### Source material
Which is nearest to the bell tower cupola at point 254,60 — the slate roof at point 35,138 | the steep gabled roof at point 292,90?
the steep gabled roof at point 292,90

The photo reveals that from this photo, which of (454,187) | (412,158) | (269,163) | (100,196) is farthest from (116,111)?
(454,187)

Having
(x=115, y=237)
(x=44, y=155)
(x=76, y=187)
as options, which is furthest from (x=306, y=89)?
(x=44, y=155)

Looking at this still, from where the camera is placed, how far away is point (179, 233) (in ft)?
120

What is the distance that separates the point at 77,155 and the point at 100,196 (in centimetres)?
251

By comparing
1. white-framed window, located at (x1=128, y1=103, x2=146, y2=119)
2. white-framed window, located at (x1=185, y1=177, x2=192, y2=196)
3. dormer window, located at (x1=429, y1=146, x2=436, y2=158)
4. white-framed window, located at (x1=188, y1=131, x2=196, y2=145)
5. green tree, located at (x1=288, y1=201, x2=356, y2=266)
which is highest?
######
[Prompt]
Copy the items starting at the line that contains "What is the" and ending at the last item, substituting "white-trimmed" for "white-framed" wherever it occurs and changing nothing else.

[Task response]
What is the distance that separates the point at 77,155 and the point at 100,196 (in centimetres)?
251

By comparing
1. white-trimmed window, located at (x1=128, y1=103, x2=146, y2=119)
2. white-trimmed window, located at (x1=185, y1=177, x2=192, y2=196)
3. dormer window, located at (x1=429, y1=146, x2=436, y2=158)
4. white-trimmed window, located at (x1=188, y1=131, x2=196, y2=145)
5. green tree, located at (x1=288, y1=201, x2=356, y2=266)
which is highest?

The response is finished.